* [Request]
In the account of the torpedoed ship below, copy out word for word everything from "Several members of" down to "Street) (both firemen).".

* [Excerpted passage]
***

She was a British cargo and passenger ship en-route to Liverpool from New York. She left New York on May 1st 1915 and when she was off the Old Head of Kinsale she was torpedoed by U20. The ship sank within twenty minutes of being hit. According to the official analysis of the Cunard Steamship Company on 1st March 1916, 1,195 passengers and crew were missing. Of the 22 lifeboats, six reached land and only 200 bodies were recovered. 764 were saved by those vessels responding to the ship’s SOS and of those saved 290 were crew members. This meant that 404 crew members lost their lives.
Several members of the crew who perished were from the Newry and Mourne and Dundalk area including:
Patrick Loughran ,Queen Street, (trimmer),
Michael McGuigan, Monaghan Row, (trimmer)
Patrick Campbell (fireman)
Bernard Cassidy (fireman)
Frank McAteer (trimmer)
Edward Ryan (fireman, Burren) served as Edward Rice.
Among the survivors from the Newry area were:
Andrew McKindrey and
Patrick McKenna (Mary Street) (both firemen).

***

* [Material]
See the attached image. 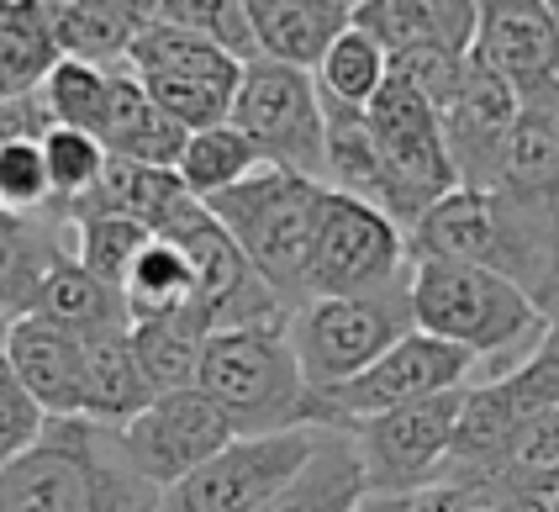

***

* [Response for this exercise]
Several members of the crew who perished were from the Newry and Mourne and Dundalk area including:
Patrick Loughran ,Queen Street, (trimmer),
Michael McGuigan, Monaghan Row, (trimmer)
Patrick Campbell (fireman)
Bernard Cassidy (fireman)
Frank McAteer (trimmer)
Edward Ryan (fireman, Burren) served as Edward Rice.
Among the survivors from the Newry area were:
Andrew McKindrey and
Patrick McKenna (Mary Street) (both firemen).